Clustering Algorithm
Data Collection: First, collect the choices (three addresses) that each crowd-worker sent as a response. These choices express the options that the crowd-workers have chosen. Each worker sends their opinions in the form of three addresses.
Data Transformation: Next, transform the collected choices into a format of each crowd-worker and their list of choices. Here, the crowd-workers represent rows, and choices represent columns.
For example, it will look like this:
Worker1: [Address1, Address2, Address3], Worker2: [Address2, Address3, Address4], Worker3: [Address1, Address3, Address4]Data Matrix Conversion: Then, convert the above data into a matrix. In this matrix, the rows are crowd-workers, the columns are addresses, and the value in each cell indicates whether that crowd-worker has selected that address or not. If they chose it, place 1 in the cell, if not, place 0.

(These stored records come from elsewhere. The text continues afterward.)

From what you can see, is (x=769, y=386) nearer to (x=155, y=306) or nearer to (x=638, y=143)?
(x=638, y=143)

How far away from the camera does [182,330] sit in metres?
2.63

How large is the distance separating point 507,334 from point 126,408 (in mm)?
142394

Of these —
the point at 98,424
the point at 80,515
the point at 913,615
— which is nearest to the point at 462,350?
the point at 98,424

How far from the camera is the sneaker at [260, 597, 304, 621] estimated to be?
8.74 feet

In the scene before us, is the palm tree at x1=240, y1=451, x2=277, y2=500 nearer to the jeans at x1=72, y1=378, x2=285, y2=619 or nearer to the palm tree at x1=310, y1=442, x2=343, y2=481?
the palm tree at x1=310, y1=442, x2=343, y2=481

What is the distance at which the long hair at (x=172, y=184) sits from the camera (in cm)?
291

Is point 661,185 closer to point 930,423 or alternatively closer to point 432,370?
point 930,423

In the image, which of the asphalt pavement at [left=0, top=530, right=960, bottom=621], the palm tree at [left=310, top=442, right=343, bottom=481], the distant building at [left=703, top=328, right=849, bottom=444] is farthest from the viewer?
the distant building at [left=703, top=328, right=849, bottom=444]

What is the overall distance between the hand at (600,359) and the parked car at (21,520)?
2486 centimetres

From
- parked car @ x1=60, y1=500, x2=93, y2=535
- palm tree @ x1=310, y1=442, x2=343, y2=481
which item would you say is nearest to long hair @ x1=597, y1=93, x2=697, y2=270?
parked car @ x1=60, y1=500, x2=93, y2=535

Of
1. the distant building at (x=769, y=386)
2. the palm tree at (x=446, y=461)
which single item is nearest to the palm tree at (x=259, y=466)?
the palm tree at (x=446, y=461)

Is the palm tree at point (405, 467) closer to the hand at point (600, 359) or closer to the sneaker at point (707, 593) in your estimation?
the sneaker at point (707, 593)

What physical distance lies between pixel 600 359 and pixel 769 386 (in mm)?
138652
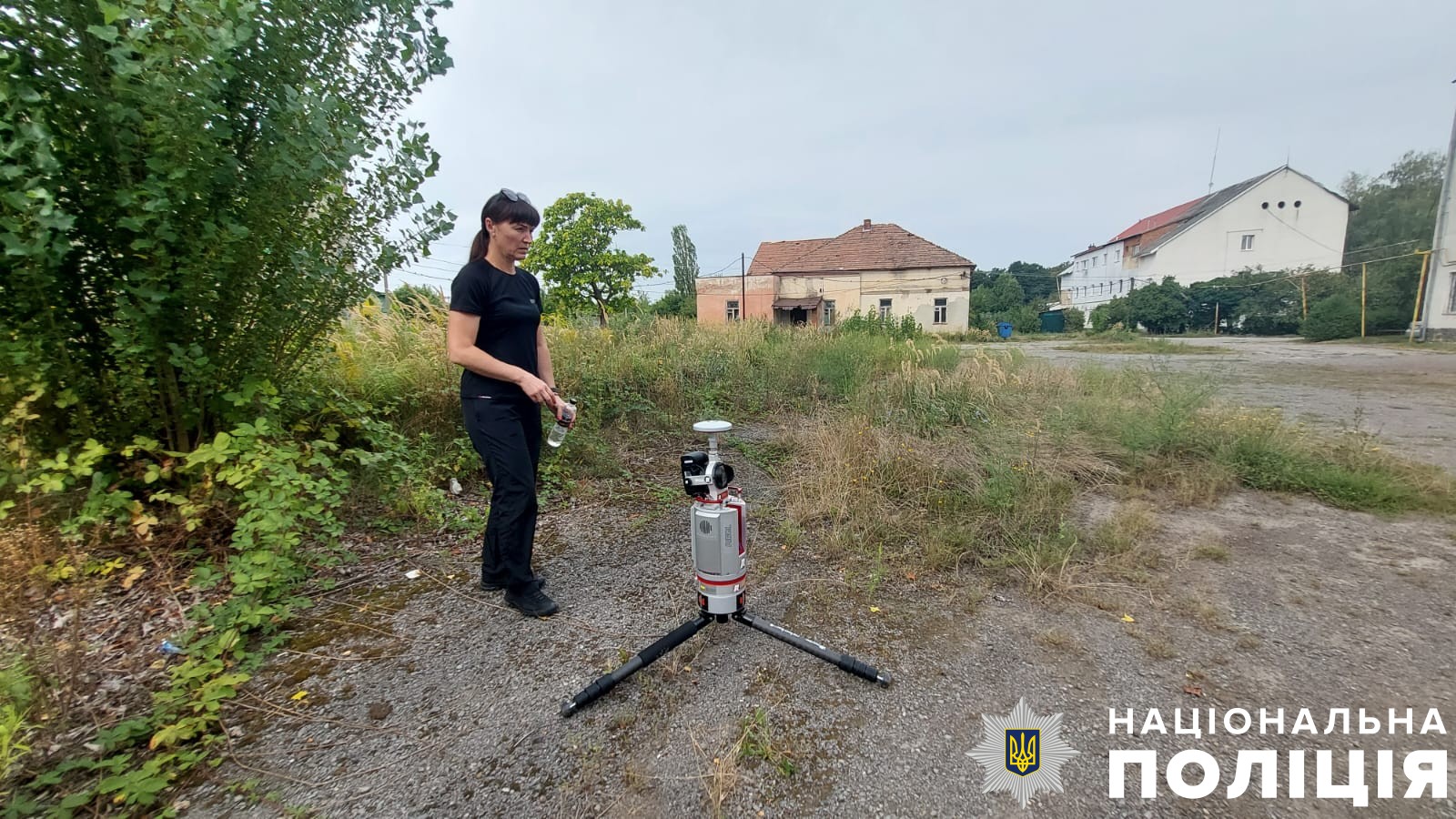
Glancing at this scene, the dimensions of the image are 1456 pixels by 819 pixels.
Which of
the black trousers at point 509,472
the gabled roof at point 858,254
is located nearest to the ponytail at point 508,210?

address1 | address2 | address3 | address4 | |
---|---|---|---|---|
worker1 | 1 | 1 | 1 | 0 |
worker2 | 0 | 1 | 1 | 1 |
worker3 | 1 | 0 | 1 | 1 |
This matrix is likely to be sparse (that is, most elements are 0). This is because not all crowd-workers will choose all addresses.

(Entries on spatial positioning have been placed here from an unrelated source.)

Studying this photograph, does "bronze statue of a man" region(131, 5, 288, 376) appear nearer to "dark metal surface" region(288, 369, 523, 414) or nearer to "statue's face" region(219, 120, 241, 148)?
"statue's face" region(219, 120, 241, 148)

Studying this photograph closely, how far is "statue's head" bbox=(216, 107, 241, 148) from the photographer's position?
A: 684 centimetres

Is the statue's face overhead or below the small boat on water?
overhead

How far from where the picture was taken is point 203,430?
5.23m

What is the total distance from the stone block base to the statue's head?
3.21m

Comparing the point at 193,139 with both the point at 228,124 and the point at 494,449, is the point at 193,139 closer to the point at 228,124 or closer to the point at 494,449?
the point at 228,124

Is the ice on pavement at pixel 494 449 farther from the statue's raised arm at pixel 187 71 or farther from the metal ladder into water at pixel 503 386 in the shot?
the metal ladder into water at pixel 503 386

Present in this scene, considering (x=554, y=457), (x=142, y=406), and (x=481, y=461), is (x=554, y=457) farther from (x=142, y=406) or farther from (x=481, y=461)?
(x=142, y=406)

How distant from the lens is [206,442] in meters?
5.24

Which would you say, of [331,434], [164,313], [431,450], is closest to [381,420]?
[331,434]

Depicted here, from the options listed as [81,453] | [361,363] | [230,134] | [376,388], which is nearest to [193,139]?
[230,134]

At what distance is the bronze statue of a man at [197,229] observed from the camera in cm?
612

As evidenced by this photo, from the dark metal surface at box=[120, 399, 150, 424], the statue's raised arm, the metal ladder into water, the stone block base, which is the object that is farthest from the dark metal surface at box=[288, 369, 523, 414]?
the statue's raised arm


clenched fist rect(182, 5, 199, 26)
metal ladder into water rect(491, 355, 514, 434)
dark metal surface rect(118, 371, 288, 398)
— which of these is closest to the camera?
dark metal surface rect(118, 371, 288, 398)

Through the above steps, the choices collected from crowd-workers are transformed into a matrix. This matrix serves as a foundation for analyzing the similarity and differences in the responses among the crowd-workers while representing the choices of the crowd-workers. Also, this matrix is used as input for further analysis methods such as dimensionality reduction and clustering.